For travel, Hackney’s admissions guidance stresses that the borough is well served by buses and rail links, and that most secondary-age children are generally expected to travel independently by public transport. This aligns with the academy’s high-expectation ethos, but it also means families should be realistic about journey length, particularly for students who would find a long commute tiring.
The academy does not consistently publish standard daily start and finish times in the sources reviewed here; families should confirm timings directly, particularly where breakfast supervision, after-school study sessions, or Saturday provision may affect routines.
High structure and high compliance expectations. The published ethos places strong weight on manners, presentation and “no excuses” culture. This suits many students, but some will find it pressured, particularly if they need more flexibility around regulation and SEND-related adjustments.
Competition for places. Demand is high, with 633 applications against 165 offers in the latest admissions data. In 2024, the last distance offered was 1.168 miles. Distances vary annually based on applicant distribution; proximity provides priority but does not guarantee a place.
Banding and CAT testing. Admission uses CAT-based banding into four ability bands, with places split equally across bands before distance allocation within each band. Families should understand how banding interacts with distance and oversubscription priorities.
Wellbeing scrutiny in the public domain. Recent reporting referenced an independent safeguarding review raising concerns about aspects of behaviour culture and the experience of some pupils. Prospective parents should ask clear questions about pastoral safeguards, proportionality, and how improvements are being embedded.
For families seeking an academically ambitious, non-selective state secondary with strong GCSE outcomes and a clear sixth form pathway, this is a serious contender.

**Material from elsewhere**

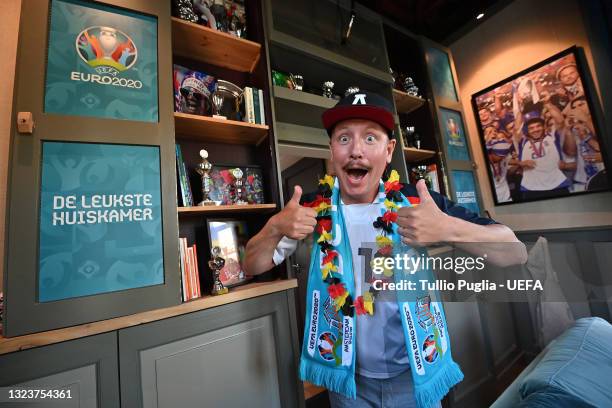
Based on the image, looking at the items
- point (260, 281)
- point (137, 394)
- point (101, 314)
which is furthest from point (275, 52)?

The combination of top-decile results, explicit curriculum focus on the EBacc core, and published sixth form destinations creates a compelling proposition for students who respond well to structure and clear expectations. Best suited to students who are motivated by routine, want high academic standards, and will engage with enrichment alongside core study, and to families prepared to navigate a competitive admissions process with realistic distance planning.

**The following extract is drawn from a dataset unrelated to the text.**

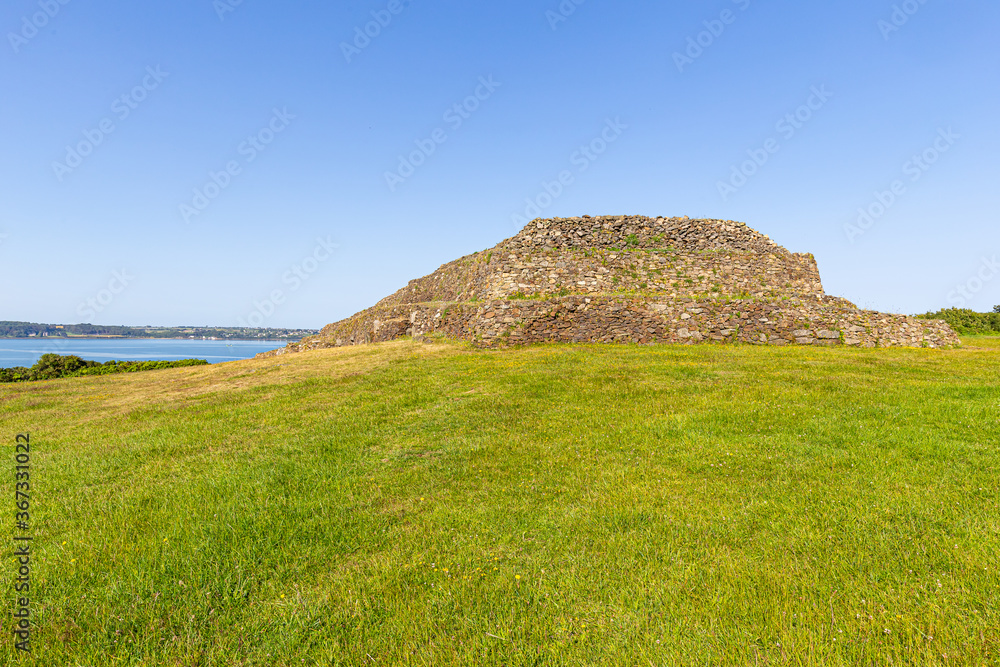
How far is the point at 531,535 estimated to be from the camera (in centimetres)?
484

Academic indicators are strong. The academy ranks 349th in England and 2nd in Hackney for GCSE outcomes (FindMySchool ranking based on official data), placing it in the top 10% nationally for performance. The most recent Ofsted inspection outcome (January 2023) was Outstanding, with strong judgements across quality of education, behaviour and leadership.
No. It is a state-funded academy, so there are no tuition fees. Families should still budget for typical secondary costs such as uniform, trips and optional activities.
Applications were made through Hackney’s coordinated admissions process, with the on-time deadline set as 31 October 2025 and offers released on 2 March 2026. The academy’s admissions policy uses CAT-based banding into four ability bands, with places split equally across the bands before applying oversubscription priorities and then distance within each band.
Yes. The latest admissions data available indicates 633 applications and 165 offers, and the last distance offered in 2024 was 1.168 miles. Distances vary annually based on applicant distribution; proximity provides priority but does not guarantee a place.
The Mossbourne federation sixth form publishes strong outcomes and destinations. For the cohort reported in 2023, it stated 19% A* grades, 81% A* to B grades, 16 students to Oxford or Cambridge and 62% progressing to Russell Group universities.